Na narrativa apresentada, Colombo representa precisamente o oposto:

  • assume riscos extremos;
  • reorganiza mapas mentais;
  • atravessa fronteiras civilizacionais;
  • articula conhecimentos dispersos;
  • amplia o horizonte histórico do Ocidente.

Ele aparece como pedra angular, capaz de transformar circunstâncias históricas em expansão concreta da civilização.

Conclusão

A interpretação revisionista de Cristóvão Colombo ultrapassa a simples discussão sobre “quem descobriu a América”. O que está em jogo é uma determinada concepção de História.
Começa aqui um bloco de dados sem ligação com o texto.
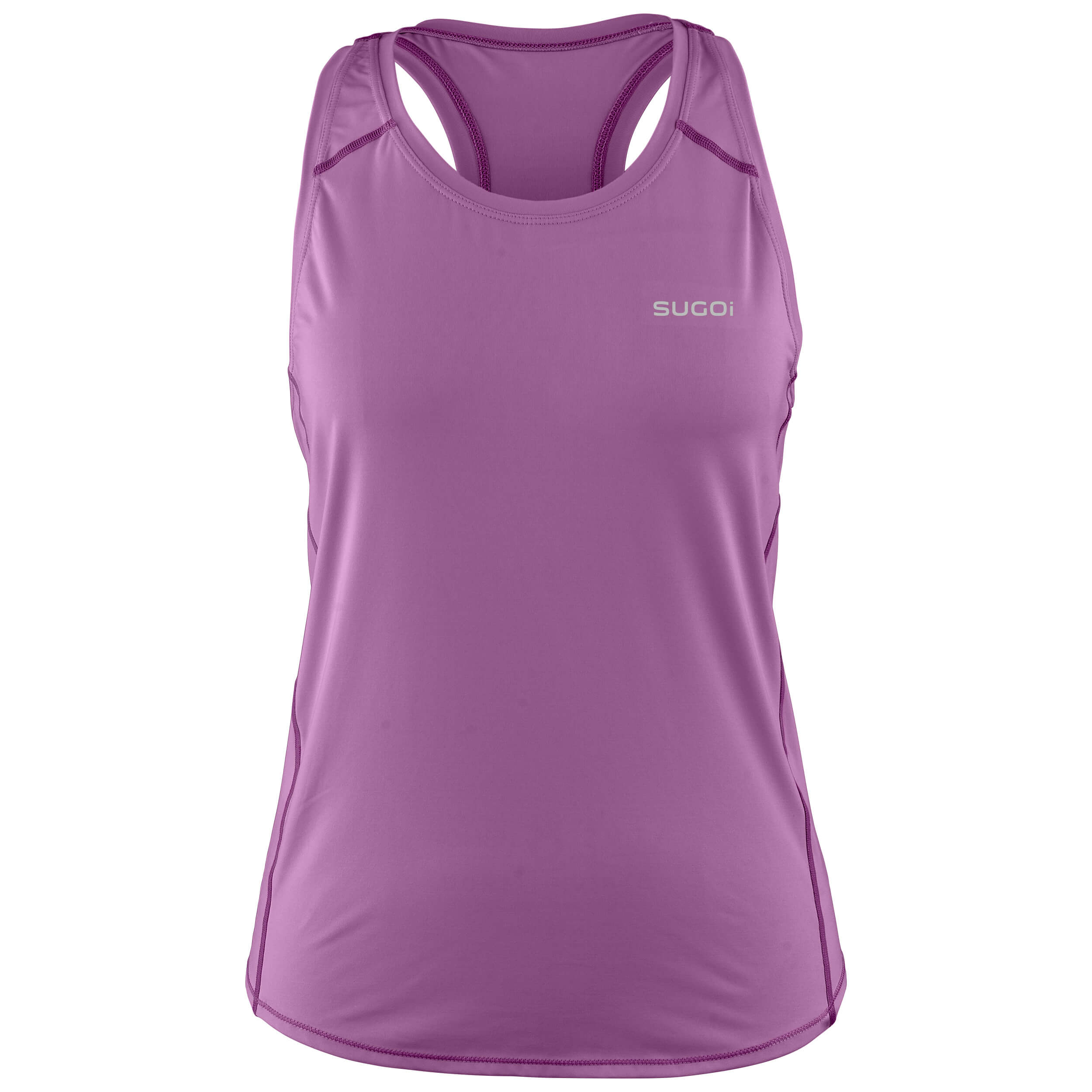 Women's Coast Tank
Nessa perspectiva, a História não é mero acúmulo mecânico de processos econômicos ou sociais. Ela é construída por indivíduos capazes de:

  • sintetizar tradições;
  • interpretar circunstâncias;
  • conectar mundos distintos;
  • agir como mediadores entre civilizações.

Sob a luz de Ortega y Gasset, Colombo surge como homem que respondeu criativamente à sua circunstância histórica. Sob a perspectiva de Olavo de Carvalho, torna-se agente histórico consciente da dimensão civilizacional de sua missão. E, em Szondi, aparece como herdeiro de uma vocação genealógica orientada para a construção de pontes entre mundos.

O navegador deixa então de ser apenas personagem da expansão marítima europeia e transforma-se em símbolo do homem capaz de alargar as fronteiras da própria civilização.